China's Wanda to buy U.S. cinema chain AMC for $2.6 billion
BEIJING/HONG KONG (Reuters) - Chinese conglomerate Dalian Wanda Group agreed to buy AMC Entertainment for $2.6 billion, including debt, making it the biggest theater operator in the United States.
The deal, the largest overseas acquisition by a privately held Chinese company, reflects the warming ties between the U.S. and Chinese movie industries after China agreed in February to open its cinemas to more American films.
The purchase will mark Wanda's first investment outside of China and its first foray into the United States and Canada, the world's biggest film market with ticket sales of $10.2 billion. Chinese cinemas trailed with $2.1 billion in revenue last year.
"For Wanda, the deal may allow it to secure more Hollywood movies for distribution in China in the long run," said Steve Chow, an analyst with Kingsway Research in Hong Kong.
"Cinema operation is a growing business in China as people are willing to spend on entertainment as their income increases. In the U.S., it is a defensive business which generates a relatively steady income," Chow said.
AMC and Wanda had held off-and-on discussions about a possible deal more than a year ago. Talks grew serious after AMC, the world's largest operator of IMAX screens, cancelled its plans to go public, according to media reports.
The acquisition by Wanda, controlled by billionaire Wang Jianlin, will include about $1.9 billion of net debt, a source with knowledge of the matter said. AMC is partly owned by Apollo Investment Fund and Carlyle Group (CG.O).
"Wanda has also made a commitment to invest up to $500 million for operations," Wang, who is also Wanda's chief executive, told reporters in Beijing on Monday.
"We will continue to invest cash after the merger. The cash will be used for updating hardware and reducing debt," Wang said.
Wanda, which has interests in commercial properties, luxury hotels, tourism and department stores, holds $35 billion in assets, with annual revenue reaching $16.7 billion.
The deal also highlights the rising appetite of Chinese private sector companies for overseas assets. China's state owned enterprises have so far dominated large global acquisitions.
Earlier this year, privately owned Sany heavy Industry (600031.SS), controlled by China's richest man Liang Wengen, agreed to buy Germany pump maker Putzmeister for 360 million euros ($472 million).
The deal will surpass Chinese computer maker Lenovo Group Ltd's $1.75 billion purchase of IBM's IMB.N personal computing business in 2004, according to Thomson Reuters data.
James Roy, a senior analyst with Shanghai-based China Market Researchers, described Wanda's move into international cinema operations as "very significant."
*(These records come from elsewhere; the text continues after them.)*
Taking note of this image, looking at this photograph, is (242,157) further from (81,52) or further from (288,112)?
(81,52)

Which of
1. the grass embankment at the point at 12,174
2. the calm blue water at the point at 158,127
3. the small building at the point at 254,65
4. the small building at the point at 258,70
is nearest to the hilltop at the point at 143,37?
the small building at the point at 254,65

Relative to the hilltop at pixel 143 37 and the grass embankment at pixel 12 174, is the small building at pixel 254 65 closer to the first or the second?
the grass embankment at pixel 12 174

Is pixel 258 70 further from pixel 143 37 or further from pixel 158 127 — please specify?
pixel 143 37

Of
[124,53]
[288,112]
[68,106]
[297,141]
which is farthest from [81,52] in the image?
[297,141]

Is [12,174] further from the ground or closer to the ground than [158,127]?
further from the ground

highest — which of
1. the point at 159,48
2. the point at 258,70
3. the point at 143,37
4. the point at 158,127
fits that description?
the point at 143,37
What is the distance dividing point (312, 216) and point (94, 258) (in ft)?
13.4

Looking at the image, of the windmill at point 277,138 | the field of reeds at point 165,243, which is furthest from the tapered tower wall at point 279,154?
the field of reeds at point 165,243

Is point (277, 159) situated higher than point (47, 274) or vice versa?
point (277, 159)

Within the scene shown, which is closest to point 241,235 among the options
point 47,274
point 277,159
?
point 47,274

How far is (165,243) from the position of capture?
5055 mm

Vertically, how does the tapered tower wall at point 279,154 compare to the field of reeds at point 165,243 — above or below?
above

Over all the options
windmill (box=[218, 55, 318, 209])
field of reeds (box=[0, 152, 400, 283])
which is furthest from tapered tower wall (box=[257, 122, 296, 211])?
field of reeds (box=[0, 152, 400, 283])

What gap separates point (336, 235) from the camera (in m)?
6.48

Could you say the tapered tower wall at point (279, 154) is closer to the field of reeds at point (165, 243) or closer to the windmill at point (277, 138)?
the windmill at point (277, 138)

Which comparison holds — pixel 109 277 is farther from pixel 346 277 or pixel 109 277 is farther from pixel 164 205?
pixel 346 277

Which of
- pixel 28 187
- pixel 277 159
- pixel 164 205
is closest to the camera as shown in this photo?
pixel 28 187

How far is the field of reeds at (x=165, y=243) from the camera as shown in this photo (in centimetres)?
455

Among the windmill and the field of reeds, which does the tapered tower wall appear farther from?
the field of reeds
"AMC has a very established worldwide network of cinema and will give them an established brand," Roy said. "It is a good opportunity for the acquiring company to gain knowhow and potentially to leverage that in their home market."
Wanda operates 86 theatres with 730 screens.
There could be more Chinese films shown through AMC following the acquisition, said Craig Ramsey, AMC's executive vice president and chief financial officer.
"We serve a diverse audience," Ramsey said. "There's a lot of Hispanic, a lot of African American, there's a lot of Asian. They like western products but they also like their own home-created products."
In February, DreamWorks Animation (DWA.O) announced a landmark deal to build a production studio in Shanghai.
Last week, News Corp (NWSA.O) agreed to buy nearly 20 percent of Chinese film distributor and theatre operator Bona Film Group Ltd (BONA.O) for undisclosed terms.
Citigroup (C.N) advised AMC in the deal, while Ernst & Young was Wanda's advisor. Citigroup is now No. 4 in the Asia-Pacific ex-Japan M&A league table ranking so far this year, compared with No. 10 a year earlier, according to Thomson Reuters data.
In its due diligence, Wanda considered AMC's overall losses in 2010 and 2011.
"According to our evaluations, the reason for the losses is not that AMC management has problems," he said. "The main problem is it has too high a debt ratio. So we believe after the merger, things will look good."
AMC, especially in 2011, faced high fixed costs of maintaining so many theatres and a lack of hits from Hollywood, the main source of the company's films, Chief Executive Gerry Lopez said.
But the films "The Lorax" and "The Hunger Games" boosted AMC's revenue in March, the company's best March ever, while the blockbuster "The Avengers" made for a robust May, he said.
As of the end of last year, the second-biggest U.S. cinema chain operated 347 theatres with 5,048 screens. Revenues reached $2.5 billion.
Tennessee-based Regal Entertainment Group (RGC.N), the largest, operated 527 theatres with 6,614 screens. Sales totaled $2.7 billion.
AMC's management team at its Kansas City, Missouri headquarters and the company's 18,500 employees will not be affected by the deal.
The movie chain is owned by an investment group that includes Bain Capital, CCMP Capital Advisors and Spectrum Equity Capital.